--- YOUR OBJECTIVE ---
Retype the following records exactly and exclude the pictures.

Short text fragments from websites:
[Start of section]
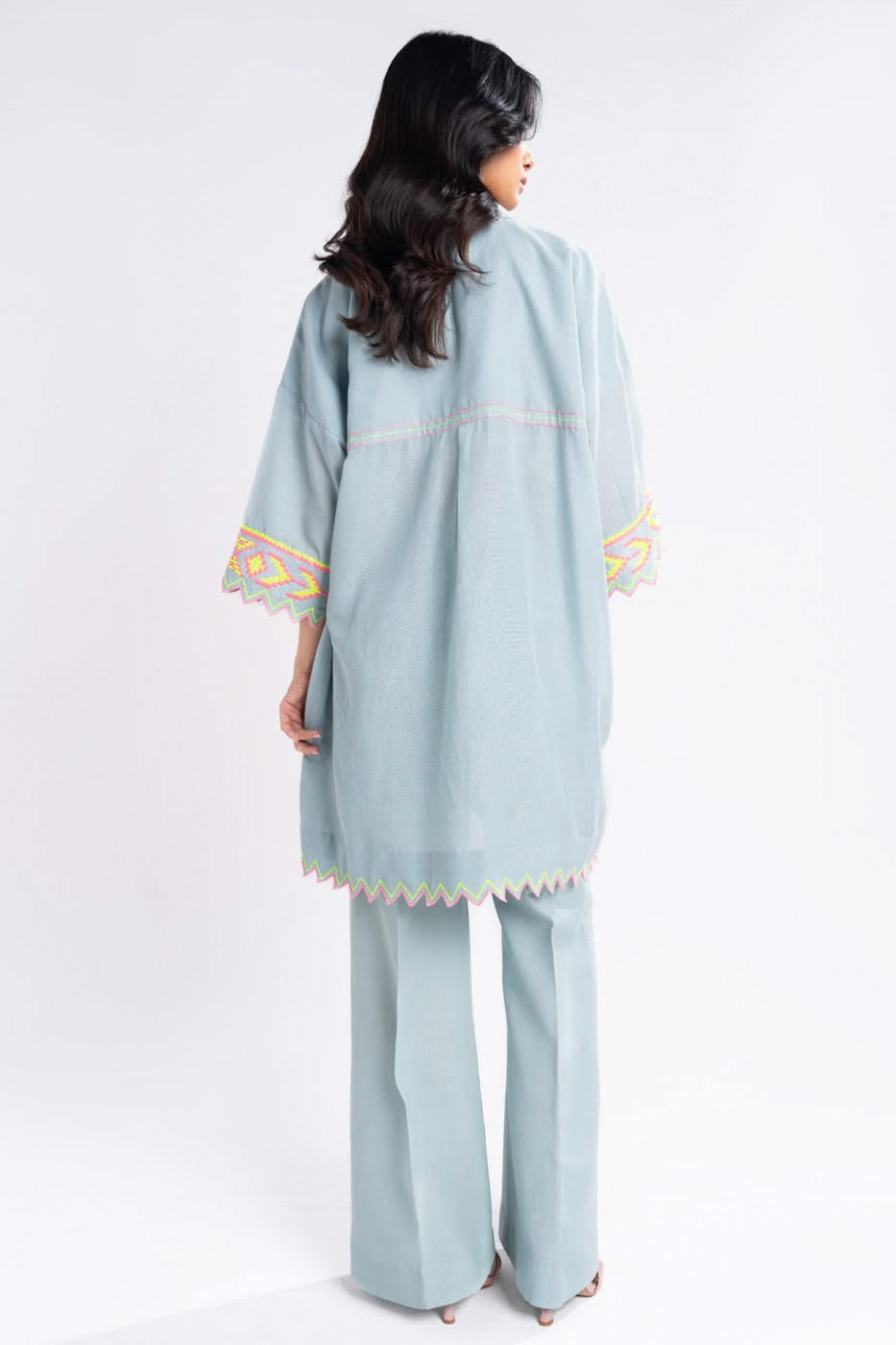 Al Karam | Winter 24 | FW-58-24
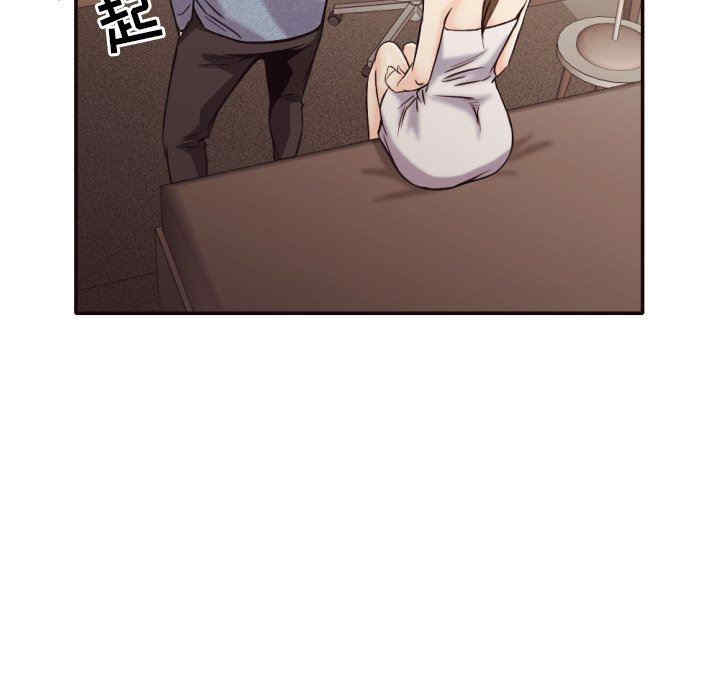 第9张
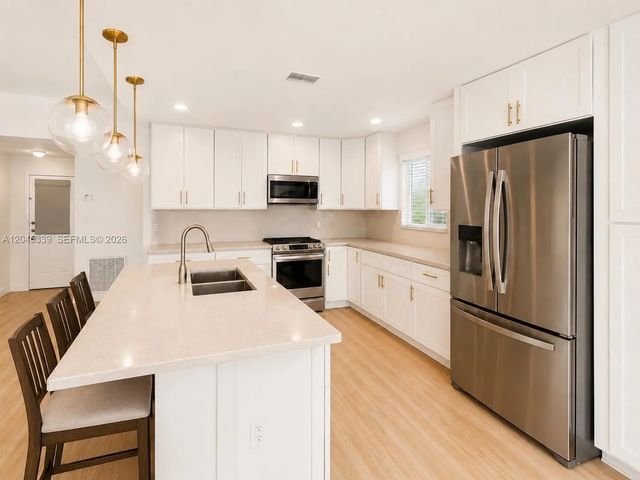 4 of 11 - 338 Mantis Loop, , FL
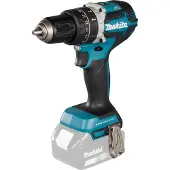 Makita DHP484Z Slagdrill LXT 18V solo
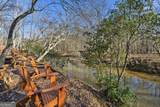 300 Burbano Creekside Landing - Photo 67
[End of section]
--- RESULT FOR THIS EXERCISE ---
 Al Karam | Winter 24 | FW-58-24
 第9张
 4 of 11 - 338 Mantis Loop, , FL
 Makita DHP484Z Slagdrill LXT 18V solo
 300 Burbano Creekside Landing - Photo 67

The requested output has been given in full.